The structural profiles are close, with Kinder Morgan carrying a narrow edge on stability. Allfunds still has the edge on profitability, which keeps the comparison from looking entirely one-sided. The market setup is mixed, without a decisive signal in either direction. The market is not adding a decisive signal either way — the structural read carries the weight.
The comparison is based on similar long-term financial trajectories, not sector labels.
Most of the separation is still concentrated in stability.
These two companies are linked by measured long-term financial trajectory similarity within the selected peer universe.
This level of similarity points to a meaningful structural match, though not a tight one.
The clearest structural overlap shows up in investment intensity and recent revenue growth.
Scores reflect position relative to comparable companies with similar long-term financial trajectories.
The clearest separation appears in stability.
Left means cheaper relative valuation. Higher means stronger structure.
The setup remains mixed because the stronger profile and the more supportive price setup do not sit on the same side.
Valuation position uses Forward P/E and peer-relative PE percentile (idx_pct_pe) where available.
The clearest distance comes from a steadier profile over time.
Profitability still favours Allfunds, with a 10.1-point operating margin advantage keeping the comparison from looking fully resolved.
The lead is built on both stability and profitability — though profitability still provides a counterweight.
Break down the ALLFG.AS vs KMI comparison across all dimensions with the full interactive tool.
Explore how ALLFG.AS and KMI each compare against other companies in their peer groups.
Rule-based, descriptive analysis only. Derived from peer percentile dimensions. Not investment advice. Peer groups are determined algorithmically based on structural similarity — not by sector classification alone.
AssetNext scores reflect each company's structural position within its functional peer group — not a ranking against all stocks simultaneously. Peers are identified by similarity across eight financial dimensions, including revenue growth trajectory, margin structure, capital intensity, and earnings stability. A score of 75 means the company ranks in the top quartile within its own peer group, not the entire market.
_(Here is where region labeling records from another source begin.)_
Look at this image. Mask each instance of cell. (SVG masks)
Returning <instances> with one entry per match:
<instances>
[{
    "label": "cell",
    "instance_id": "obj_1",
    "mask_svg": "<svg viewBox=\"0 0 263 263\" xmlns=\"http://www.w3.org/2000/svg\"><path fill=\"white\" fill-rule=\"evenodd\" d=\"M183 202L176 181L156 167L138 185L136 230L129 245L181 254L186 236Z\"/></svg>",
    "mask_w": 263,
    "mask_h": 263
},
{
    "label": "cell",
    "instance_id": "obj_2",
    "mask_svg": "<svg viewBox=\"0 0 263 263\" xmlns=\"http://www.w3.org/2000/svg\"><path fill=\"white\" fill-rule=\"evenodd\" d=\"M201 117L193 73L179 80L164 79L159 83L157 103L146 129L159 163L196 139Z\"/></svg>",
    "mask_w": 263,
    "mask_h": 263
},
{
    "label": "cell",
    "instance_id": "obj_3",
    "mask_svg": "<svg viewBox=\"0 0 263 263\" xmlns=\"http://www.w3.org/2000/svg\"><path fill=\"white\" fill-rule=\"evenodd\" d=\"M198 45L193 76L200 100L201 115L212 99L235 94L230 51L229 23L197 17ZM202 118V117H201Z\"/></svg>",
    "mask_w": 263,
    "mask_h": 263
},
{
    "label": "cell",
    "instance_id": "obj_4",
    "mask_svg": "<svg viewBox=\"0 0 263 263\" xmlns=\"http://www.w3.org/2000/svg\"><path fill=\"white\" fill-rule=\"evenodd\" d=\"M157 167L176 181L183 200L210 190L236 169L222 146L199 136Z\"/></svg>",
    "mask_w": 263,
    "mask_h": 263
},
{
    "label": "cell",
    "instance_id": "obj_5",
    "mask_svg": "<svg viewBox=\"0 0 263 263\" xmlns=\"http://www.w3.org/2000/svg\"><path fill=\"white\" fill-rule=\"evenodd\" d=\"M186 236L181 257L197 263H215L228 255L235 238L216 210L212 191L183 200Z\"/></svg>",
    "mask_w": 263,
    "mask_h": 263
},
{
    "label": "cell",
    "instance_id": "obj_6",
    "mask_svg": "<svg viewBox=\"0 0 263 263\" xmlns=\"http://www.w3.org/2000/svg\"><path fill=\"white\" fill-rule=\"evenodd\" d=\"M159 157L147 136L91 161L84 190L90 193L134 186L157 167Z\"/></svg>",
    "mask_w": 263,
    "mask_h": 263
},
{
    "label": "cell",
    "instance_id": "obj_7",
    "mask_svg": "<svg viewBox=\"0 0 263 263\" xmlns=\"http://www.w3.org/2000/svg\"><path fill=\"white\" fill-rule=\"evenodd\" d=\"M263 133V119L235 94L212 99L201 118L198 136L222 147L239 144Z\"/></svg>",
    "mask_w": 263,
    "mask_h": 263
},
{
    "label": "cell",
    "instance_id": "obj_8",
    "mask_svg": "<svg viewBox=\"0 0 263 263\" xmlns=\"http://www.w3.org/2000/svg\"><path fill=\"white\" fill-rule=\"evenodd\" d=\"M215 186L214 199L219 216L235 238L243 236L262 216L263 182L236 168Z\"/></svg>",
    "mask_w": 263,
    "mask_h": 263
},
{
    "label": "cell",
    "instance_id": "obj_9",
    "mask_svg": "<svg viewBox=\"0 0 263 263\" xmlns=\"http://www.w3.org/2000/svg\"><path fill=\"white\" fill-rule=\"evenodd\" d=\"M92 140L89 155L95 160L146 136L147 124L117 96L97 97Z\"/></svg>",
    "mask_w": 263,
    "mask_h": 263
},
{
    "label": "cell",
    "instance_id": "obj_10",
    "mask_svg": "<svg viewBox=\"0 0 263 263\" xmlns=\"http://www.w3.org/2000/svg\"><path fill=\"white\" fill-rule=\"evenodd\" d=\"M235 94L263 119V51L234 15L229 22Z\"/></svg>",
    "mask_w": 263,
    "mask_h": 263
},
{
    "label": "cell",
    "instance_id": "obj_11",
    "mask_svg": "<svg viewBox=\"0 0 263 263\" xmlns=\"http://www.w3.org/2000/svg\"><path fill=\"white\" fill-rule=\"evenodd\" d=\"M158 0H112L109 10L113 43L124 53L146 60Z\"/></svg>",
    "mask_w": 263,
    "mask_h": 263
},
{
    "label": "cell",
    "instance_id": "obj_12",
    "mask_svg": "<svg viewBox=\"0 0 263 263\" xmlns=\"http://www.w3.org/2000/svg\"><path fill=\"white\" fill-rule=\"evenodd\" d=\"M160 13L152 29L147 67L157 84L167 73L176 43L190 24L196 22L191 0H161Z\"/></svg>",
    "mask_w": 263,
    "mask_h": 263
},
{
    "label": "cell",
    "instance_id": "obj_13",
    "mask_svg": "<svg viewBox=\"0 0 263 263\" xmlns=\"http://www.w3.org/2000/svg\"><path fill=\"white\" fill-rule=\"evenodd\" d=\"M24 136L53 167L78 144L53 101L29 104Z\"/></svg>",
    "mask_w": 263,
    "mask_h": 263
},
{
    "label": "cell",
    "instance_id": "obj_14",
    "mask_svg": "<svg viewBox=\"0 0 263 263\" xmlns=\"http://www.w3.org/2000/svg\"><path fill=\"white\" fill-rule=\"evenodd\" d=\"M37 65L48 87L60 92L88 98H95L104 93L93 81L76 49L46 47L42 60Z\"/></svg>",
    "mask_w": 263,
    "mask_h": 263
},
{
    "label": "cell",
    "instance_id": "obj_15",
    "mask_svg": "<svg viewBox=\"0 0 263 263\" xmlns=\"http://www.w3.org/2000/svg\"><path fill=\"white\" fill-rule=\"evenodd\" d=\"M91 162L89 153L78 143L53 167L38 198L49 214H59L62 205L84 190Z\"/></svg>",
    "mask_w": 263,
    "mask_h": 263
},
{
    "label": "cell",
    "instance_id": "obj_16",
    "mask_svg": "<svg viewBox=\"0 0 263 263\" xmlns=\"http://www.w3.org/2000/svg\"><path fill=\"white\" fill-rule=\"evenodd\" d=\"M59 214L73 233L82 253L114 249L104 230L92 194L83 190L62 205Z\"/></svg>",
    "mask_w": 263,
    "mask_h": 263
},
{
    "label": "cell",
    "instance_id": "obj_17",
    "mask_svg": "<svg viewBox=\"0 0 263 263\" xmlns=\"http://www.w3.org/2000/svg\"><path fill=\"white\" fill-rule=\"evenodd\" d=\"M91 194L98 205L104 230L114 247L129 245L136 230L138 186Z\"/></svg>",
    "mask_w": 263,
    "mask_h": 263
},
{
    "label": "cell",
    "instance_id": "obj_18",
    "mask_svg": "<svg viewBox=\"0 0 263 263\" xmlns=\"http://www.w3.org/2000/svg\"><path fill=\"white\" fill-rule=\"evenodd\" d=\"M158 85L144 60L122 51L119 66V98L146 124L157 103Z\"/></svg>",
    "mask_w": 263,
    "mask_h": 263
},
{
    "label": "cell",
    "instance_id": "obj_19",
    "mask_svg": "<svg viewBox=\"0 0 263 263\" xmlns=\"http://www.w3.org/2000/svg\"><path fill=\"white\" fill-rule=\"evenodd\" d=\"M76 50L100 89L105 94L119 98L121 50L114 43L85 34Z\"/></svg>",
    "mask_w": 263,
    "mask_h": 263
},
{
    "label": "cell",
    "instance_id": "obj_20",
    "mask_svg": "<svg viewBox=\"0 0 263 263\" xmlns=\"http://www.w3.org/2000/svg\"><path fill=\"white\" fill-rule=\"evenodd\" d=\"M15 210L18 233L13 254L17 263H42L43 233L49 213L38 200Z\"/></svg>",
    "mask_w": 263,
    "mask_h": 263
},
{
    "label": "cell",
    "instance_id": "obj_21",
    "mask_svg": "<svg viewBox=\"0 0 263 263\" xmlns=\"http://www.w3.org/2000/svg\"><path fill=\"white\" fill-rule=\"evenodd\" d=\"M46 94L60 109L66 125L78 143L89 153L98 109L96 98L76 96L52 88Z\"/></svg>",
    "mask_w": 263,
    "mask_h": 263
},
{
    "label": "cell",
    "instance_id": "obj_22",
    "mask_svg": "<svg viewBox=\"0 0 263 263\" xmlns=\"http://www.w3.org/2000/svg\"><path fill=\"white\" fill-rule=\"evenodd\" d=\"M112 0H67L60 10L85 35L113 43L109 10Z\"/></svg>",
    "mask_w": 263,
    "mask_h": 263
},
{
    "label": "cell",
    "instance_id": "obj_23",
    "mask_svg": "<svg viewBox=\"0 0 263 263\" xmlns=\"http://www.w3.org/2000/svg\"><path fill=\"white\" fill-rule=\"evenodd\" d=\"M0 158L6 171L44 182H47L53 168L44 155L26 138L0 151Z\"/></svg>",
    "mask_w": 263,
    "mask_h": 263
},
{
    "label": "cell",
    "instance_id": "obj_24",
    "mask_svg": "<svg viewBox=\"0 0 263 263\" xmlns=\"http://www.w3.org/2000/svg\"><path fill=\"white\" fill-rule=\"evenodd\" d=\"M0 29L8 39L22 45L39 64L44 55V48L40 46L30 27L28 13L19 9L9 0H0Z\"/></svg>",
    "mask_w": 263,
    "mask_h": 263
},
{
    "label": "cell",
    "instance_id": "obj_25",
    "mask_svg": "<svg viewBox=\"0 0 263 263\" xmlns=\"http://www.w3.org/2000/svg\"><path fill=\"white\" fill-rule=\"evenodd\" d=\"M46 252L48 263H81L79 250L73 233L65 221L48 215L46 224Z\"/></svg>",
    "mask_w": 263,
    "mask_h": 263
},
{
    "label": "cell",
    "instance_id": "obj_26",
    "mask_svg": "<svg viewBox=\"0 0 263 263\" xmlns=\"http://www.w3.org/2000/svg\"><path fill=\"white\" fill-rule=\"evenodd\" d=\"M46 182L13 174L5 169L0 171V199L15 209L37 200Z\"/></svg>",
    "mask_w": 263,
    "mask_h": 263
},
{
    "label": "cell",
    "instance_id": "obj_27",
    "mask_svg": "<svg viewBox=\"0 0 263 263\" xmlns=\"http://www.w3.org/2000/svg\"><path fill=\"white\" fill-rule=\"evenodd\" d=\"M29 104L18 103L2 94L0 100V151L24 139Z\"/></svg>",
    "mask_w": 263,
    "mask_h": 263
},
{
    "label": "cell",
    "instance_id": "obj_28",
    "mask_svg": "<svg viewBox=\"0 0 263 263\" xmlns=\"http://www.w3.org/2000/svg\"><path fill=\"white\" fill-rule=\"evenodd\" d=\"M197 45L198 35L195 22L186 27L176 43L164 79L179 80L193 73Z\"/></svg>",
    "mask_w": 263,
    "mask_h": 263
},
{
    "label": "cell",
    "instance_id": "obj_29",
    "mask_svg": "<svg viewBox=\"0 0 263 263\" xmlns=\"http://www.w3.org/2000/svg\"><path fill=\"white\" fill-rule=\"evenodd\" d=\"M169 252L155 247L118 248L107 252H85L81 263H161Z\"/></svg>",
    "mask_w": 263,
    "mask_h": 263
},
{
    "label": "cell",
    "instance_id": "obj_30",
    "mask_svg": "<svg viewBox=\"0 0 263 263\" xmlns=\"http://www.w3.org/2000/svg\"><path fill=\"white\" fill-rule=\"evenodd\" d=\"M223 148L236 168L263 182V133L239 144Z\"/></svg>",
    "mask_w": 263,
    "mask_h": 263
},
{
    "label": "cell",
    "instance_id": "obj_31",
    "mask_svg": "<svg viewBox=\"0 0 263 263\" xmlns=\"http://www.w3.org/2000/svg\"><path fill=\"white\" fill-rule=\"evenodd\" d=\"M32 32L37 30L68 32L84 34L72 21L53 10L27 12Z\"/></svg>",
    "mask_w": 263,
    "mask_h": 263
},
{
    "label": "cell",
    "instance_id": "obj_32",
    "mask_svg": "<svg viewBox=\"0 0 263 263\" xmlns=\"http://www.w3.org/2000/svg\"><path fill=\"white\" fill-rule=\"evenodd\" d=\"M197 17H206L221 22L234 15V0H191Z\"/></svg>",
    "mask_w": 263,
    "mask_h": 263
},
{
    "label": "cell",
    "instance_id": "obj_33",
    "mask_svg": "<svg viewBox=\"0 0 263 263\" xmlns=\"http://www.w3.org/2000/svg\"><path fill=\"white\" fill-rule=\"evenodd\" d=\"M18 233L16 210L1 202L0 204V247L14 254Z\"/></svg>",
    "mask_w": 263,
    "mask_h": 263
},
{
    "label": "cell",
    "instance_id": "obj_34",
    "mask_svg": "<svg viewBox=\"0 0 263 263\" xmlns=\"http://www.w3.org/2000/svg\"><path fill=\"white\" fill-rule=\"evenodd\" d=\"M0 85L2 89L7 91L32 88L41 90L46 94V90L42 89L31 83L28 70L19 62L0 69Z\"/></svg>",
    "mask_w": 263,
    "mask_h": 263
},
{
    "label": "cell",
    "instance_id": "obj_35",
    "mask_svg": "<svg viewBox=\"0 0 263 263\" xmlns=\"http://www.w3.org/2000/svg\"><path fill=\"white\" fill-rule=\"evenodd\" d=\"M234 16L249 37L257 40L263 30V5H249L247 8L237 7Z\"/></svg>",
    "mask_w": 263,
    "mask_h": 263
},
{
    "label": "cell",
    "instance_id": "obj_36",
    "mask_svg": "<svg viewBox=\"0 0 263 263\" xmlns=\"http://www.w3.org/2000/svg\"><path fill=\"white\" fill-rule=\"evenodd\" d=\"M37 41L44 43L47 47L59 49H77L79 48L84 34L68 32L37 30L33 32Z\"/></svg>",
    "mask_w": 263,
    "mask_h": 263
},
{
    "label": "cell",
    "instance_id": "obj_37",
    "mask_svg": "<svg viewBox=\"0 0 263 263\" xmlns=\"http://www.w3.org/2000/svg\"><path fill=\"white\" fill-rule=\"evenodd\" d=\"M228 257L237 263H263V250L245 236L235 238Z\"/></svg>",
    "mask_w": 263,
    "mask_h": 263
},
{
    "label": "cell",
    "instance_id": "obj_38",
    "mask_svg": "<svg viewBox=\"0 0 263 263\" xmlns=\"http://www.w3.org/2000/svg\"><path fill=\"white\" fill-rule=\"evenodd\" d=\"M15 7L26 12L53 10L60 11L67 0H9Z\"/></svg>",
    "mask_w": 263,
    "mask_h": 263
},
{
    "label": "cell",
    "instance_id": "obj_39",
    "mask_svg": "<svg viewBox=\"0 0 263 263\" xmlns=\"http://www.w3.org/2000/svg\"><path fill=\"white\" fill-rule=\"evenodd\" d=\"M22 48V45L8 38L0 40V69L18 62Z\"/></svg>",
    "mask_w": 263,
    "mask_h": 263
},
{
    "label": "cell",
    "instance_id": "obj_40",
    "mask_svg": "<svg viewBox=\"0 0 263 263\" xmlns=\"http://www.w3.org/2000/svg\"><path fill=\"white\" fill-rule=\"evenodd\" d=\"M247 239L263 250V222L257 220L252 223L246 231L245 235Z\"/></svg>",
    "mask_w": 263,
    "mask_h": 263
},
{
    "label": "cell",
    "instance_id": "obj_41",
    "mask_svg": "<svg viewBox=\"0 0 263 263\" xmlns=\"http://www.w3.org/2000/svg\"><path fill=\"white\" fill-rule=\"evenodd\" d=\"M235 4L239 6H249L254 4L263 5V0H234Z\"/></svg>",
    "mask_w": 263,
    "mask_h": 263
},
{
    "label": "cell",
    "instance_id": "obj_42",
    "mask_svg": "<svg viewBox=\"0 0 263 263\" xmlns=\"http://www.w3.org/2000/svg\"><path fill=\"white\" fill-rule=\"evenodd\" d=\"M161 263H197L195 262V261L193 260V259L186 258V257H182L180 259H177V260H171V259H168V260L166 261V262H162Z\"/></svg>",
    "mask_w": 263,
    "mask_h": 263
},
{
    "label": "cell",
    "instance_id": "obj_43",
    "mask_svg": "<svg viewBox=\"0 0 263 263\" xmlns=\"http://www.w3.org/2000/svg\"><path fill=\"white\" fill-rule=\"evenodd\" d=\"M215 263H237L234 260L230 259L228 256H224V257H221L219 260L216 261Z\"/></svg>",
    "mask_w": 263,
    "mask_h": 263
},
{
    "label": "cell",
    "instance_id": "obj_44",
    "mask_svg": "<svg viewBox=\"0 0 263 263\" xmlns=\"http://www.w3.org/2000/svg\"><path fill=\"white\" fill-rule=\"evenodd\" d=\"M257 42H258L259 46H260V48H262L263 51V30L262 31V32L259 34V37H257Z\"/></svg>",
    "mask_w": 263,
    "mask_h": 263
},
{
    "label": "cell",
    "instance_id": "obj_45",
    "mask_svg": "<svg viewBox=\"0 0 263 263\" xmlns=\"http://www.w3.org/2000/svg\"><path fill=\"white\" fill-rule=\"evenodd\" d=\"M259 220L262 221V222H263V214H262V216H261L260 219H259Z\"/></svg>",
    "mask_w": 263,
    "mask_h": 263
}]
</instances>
Four dimension scores drive the overall peer score: Growth (revenue trajectory and expansion dynamics), Quality (margin structure and capital efficiency), Valuation (peer-relative pricing on standard multiples), and Stability (earnings consistency and financial predictability). Each dimension is scored 0–100 relative to the peer group, then combined into an overall peer score using equal weighting.
Scores are recalculated periodically as underlying financial data is updated. All analysis is descriptive and rule-based — AssetNext describes structural realities and never issues buy, sell or hold recommendations.